◆ Problem to work on ◆
Rewrite the lines below from the one containing "Which member from" up to and including the one containing "is nearest to", changing "man's" to "woman's" and leaving everything else as it is.

--- start Supplied data ---

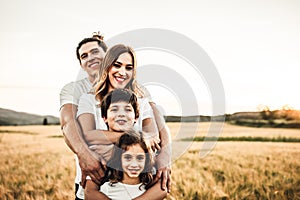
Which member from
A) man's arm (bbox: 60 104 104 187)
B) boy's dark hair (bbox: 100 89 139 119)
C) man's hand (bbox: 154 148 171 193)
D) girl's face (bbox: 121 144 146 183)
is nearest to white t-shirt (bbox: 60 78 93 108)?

--- end Supplied data ---
--- start Supplied data ---

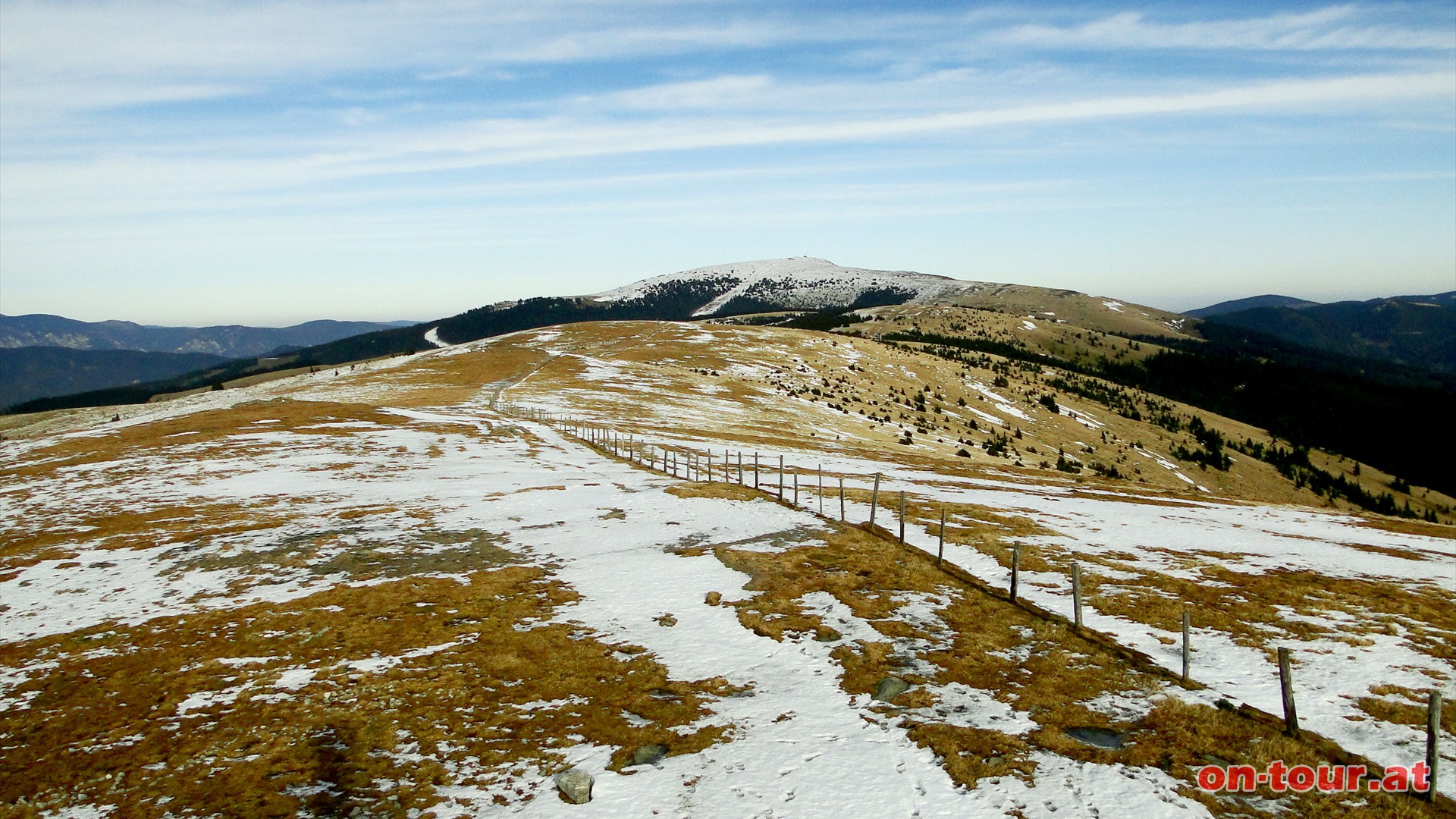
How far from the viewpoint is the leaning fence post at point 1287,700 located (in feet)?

--- end Supplied data ---
--- start Supplied data ---

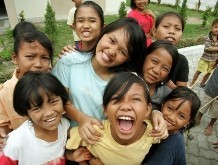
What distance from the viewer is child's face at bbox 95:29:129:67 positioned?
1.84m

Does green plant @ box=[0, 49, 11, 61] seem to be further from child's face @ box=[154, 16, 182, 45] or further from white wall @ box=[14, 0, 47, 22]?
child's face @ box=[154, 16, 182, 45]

--- end Supplied data ---

◆ Full response ◆
Which member from
A) woman's arm (bbox: 60 104 104 187)
B) boy's dark hair (bbox: 100 89 139 119)
C) woman's hand (bbox: 154 148 171 193)
D) girl's face (bbox: 121 144 146 183)
is nearest to white t-shirt (bbox: 60 78 93 108)?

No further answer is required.